[Spatial reasoning dataset excerpts]
***
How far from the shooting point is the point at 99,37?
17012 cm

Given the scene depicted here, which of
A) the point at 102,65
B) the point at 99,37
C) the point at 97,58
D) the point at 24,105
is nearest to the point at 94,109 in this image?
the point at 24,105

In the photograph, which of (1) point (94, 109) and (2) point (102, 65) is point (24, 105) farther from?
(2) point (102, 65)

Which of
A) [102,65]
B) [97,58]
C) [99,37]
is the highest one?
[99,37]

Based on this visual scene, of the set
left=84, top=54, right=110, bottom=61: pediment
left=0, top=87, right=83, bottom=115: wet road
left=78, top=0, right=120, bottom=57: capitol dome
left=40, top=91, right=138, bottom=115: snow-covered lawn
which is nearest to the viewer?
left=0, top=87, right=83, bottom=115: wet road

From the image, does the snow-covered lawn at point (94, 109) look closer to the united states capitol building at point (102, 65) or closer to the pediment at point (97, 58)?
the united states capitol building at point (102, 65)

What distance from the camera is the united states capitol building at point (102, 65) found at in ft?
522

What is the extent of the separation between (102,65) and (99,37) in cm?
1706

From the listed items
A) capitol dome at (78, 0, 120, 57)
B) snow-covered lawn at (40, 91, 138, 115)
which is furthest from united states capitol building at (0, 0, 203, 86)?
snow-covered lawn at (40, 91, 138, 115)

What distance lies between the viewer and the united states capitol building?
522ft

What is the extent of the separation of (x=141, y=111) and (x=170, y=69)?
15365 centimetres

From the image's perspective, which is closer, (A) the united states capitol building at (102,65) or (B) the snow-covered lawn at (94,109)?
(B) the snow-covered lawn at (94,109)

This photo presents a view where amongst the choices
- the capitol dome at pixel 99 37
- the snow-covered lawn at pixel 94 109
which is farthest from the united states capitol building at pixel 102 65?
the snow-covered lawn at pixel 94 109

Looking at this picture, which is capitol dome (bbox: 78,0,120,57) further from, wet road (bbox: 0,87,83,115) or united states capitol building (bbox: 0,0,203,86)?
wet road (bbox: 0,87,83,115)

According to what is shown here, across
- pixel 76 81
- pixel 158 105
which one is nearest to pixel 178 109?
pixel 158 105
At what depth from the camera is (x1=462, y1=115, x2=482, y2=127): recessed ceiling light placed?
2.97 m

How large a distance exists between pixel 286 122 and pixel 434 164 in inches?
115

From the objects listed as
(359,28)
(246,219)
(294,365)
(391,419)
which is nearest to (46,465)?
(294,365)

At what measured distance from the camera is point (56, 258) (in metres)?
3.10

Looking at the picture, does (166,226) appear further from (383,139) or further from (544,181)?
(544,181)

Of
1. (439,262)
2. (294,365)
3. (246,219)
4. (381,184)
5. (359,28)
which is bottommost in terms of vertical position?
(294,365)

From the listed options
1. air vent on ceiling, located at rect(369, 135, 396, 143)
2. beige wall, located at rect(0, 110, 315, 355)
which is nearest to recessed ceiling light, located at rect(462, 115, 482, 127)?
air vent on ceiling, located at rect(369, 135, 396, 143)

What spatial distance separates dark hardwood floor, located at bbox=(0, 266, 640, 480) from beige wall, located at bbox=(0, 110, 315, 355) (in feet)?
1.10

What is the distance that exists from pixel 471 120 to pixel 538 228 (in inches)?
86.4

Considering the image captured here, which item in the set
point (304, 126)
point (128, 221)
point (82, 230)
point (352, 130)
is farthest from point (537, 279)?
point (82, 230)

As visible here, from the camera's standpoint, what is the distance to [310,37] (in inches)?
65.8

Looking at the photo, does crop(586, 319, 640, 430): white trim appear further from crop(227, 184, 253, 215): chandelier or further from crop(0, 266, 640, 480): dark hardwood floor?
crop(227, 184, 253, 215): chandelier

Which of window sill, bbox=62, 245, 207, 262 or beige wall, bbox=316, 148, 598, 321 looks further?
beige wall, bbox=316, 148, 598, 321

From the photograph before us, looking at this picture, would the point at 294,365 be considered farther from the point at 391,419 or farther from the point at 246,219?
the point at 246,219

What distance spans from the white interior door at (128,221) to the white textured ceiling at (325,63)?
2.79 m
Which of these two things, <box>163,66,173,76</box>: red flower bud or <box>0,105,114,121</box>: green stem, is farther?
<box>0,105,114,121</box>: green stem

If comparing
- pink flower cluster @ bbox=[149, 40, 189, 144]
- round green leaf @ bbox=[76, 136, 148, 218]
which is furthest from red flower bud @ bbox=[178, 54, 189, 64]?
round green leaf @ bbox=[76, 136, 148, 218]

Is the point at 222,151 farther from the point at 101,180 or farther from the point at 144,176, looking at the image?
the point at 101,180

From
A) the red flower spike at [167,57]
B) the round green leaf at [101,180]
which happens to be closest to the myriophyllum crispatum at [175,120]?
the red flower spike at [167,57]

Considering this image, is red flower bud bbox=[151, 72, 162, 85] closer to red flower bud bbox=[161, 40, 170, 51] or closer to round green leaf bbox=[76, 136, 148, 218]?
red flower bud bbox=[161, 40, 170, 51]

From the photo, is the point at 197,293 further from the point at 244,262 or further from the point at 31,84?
***
- _Required task_
Please repeat the listing exactly, with nothing left out.

- _Right answer_
How far from the shooting point is the point at 99,37?
17012 cm

Given the scene depicted here, which of
A) the point at 102,65
B) the point at 99,37
C) the point at 97,58
D) the point at 24,105
is nearest to the point at 94,109 in this image?
the point at 24,105

In the photograph, which of (1) point (94, 109) and (2) point (102, 65) is point (24, 105) farther from?
(2) point (102, 65)

Which of
A) [102,65]
B) [97,58]
C) [99,37]
is the highest one?
[99,37]

Based on this visual scene, of the set
left=84, top=54, right=110, bottom=61: pediment
left=0, top=87, right=83, bottom=115: wet road
left=78, top=0, right=120, bottom=57: capitol dome
left=40, top=91, right=138, bottom=115: snow-covered lawn
which is nearest to the viewer?
left=0, top=87, right=83, bottom=115: wet road

From the image, does the snow-covered lawn at point (94, 109) look closer to the united states capitol building at point (102, 65) or closer to the pediment at point (97, 58)?
the united states capitol building at point (102, 65)

What distance from the camera is the united states capitol building at point (102, 65) found at in ft?
522

What is the extent of the separation between (102,65) and (99,37) in cm?
1706

From the listed items
A) capitol dome at (78, 0, 120, 57)
B) snow-covered lawn at (40, 91, 138, 115)
which is furthest from united states capitol building at (0, 0, 203, 86)?
snow-covered lawn at (40, 91, 138, 115)

What distance lies between the viewer and the united states capitol building?
522ft

What is the extent of the separation of (x=141, y=111) and (x=170, y=69)?
15365 centimetres

From the image's perspective, which is closer, (A) the united states capitol building at (102,65) or (B) the snow-covered lawn at (94,109)?
(B) the snow-covered lawn at (94,109)

This photo presents a view where amongst the choices
- the capitol dome at pixel 99 37
- the snow-covered lawn at pixel 94 109
which is farthest from the united states capitol building at pixel 102 65?
the snow-covered lawn at pixel 94 109

Looking at this picture, which is capitol dome (bbox: 78,0,120,57) further from, wet road (bbox: 0,87,83,115) or united states capitol building (bbox: 0,0,203,86)?
wet road (bbox: 0,87,83,115)

According to what is shown here, across
- pixel 76 81
- pixel 158 105
which one is nearest to pixel 178 109?
pixel 158 105
At what depth from the camera is (x1=462, y1=115, x2=482, y2=127): recessed ceiling light placed?
2.97 m

How large a distance exists between pixel 286 122 and pixel 434 164 in inches?
115

From the objects listed as
(359,28)
(246,219)
(294,365)
(391,419)
which is nearest to (46,465)?
(294,365)

At what measured distance from the camera is point (56, 258) (in metres)?
3.10

Looking at the picture, does (166,226) appear further from (383,139) or further from (544,181)?
(544,181)

Of
1. (439,262)
2. (294,365)
3. (246,219)
4. (381,184)
5. (359,28)
which is bottommost in terms of vertical position?
(294,365)

From the listed options
1. air vent on ceiling, located at rect(369, 135, 396, 143)
2. beige wall, located at rect(0, 110, 315, 355)
which is nearest to recessed ceiling light, located at rect(462, 115, 482, 127)?
air vent on ceiling, located at rect(369, 135, 396, 143)

What spatial distance separates dark hardwood floor, located at bbox=(0, 266, 640, 480) from beige wall, located at bbox=(0, 110, 315, 355) (in feet)?
1.10

What is the distance that exists from pixel 471 120 to pixel 538 228 (in inches)?
86.4

Considering the image captured here, which item in the set
point (304, 126)
point (128, 221)
point (82, 230)
point (352, 130)
is farthest from point (537, 279)?
point (82, 230)

As visible here, from the camera's standpoint, what is the distance to [310,37] (in inches)?
65.8

Looking at the photo, does crop(586, 319, 640, 430): white trim appear further from crop(227, 184, 253, 215): chandelier or further from crop(0, 266, 640, 480): dark hardwood floor?
crop(227, 184, 253, 215): chandelier

Which of window sill, bbox=62, 245, 207, 262 or beige wall, bbox=316, 148, 598, 321 looks further?
beige wall, bbox=316, 148, 598, 321

From the photograph before us, looking at this picture, would the point at 294,365 be considered farther from the point at 391,419 or farther from the point at 246,219?
the point at 246,219

What distance spans from the white interior door at (128,221) to the white textured ceiling at (325,63)?
2.79 m
Which of these two things, <box>163,66,173,76</box>: red flower bud or <box>0,105,114,121</box>: green stem, is farther?
<box>0,105,114,121</box>: green stem

If comparing
- pink flower cluster @ bbox=[149, 40, 189, 144]
- round green leaf @ bbox=[76, 136, 148, 218]
which is furthest from red flower bud @ bbox=[178, 54, 189, 64]?
round green leaf @ bbox=[76, 136, 148, 218]

Is the point at 222,151 farther from the point at 101,180 or farther from the point at 144,176, looking at the image?
the point at 101,180

From
A) the red flower spike at [167,57]
B) the round green leaf at [101,180]
which happens to be closest to the myriophyllum crispatum at [175,120]?
the red flower spike at [167,57]

Considering this image, is red flower bud bbox=[151, 72, 162, 85] closer to red flower bud bbox=[161, 40, 170, 51] or closer to round green leaf bbox=[76, 136, 148, 218]?
red flower bud bbox=[161, 40, 170, 51]

From the photo, is the point at 197,293 further from the point at 244,262 or further from the point at 31,84?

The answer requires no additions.